The crack of the snapped branch echoed through the night like a bone breaking.
Evander pulled Lysandra behind him instantly.
The Heir stepped forward, shadows rising like blades ready to strike.
Marcel stumbled backward, clutching the half-burnt torch like a lifeline.
The forest went still.
Not ordinary stillness—
not fear,
not windless quiet,
but the kind of frozen silence that happens when every living thing holds its breath at once.
Except—
Whatever was approaching did not breathe.
Lysandra felt it before she saw it—a cold brush against her ribs, like fingers made of smoke pressing gently against her heart.
Her wolf stiffened.
It watches.
It tastes.
Not alive.
Not dead.
Hunger wearing a shape.
Evander whispered, "Where is it?"
"In the dark," the Heir murmured.
"Where it feels at home."
A second branch cracked—closer this time.
Evander swallowed hard. "Okay. New rule. If anything moves, I scream."
"Do not scream," the Heir snapped quietly.
"What if it jumps?"
"Then you scream after."
Lysandra's wolf snarled inside her.
Enough waiting.
Face it.
Do not fear shadows that fear you.
But she wasn't ready to move.
Not yet.
From the tree line, something slid into sight.
Not walked.
Slid.
The creature was tall—at least seven feet—but its body didn't make sense. Its limbs were long, too long, bending at wrong angles, and its skin shimmered like wet obsidian. Its head was a tangle of tendrils that flowed like smoke. No eyes. No mouth.
A hollow silhouette.
Marcel gasped, stumbling backward.
"That— that isn't of this world."
The Heir's shadows braced against the forest floor. His voice was steel.
"A Starved fragment."
Evander blinked. "Fragment? Fragment?! That thing looks like it eats nightmares for breakfast!"
"It is not whole," the Heir said.
"If it were whole, it would have already eaten the river. And the trees. And us."
Evander stared in disbelief. "THAT is your version of comfort?!"
But Lysandra barely heard them.
Because the creature tilted its head as if sniffing her magic.
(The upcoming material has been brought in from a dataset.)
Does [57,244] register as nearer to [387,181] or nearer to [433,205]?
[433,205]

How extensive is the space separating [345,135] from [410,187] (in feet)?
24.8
It lifted one trembling limb and pointed—a gesture so slow, so deliberate, she felt it in the marrow of her bones.
Moonblood.
The word slammed into her mind like a whisper of ice against bone.
Lysandra staggered.
Evander caught her waist.
"Lysandra—hey—stay with me."
But the creature kept drifting forward, one slick limb dragging over the scorched circle.
Even the ash recoiled.
It leaned closer. Its faceless head quivered as if trying to form features that didn't belong on anything sane.
Lysandra's wolf pushed against her chest.
It reaches.
Do not let it touch the seam.
Evander's hand tightened.
"Lys, we should run."
"No," the Heir said sharply. "If she runs, it will tear a seam open."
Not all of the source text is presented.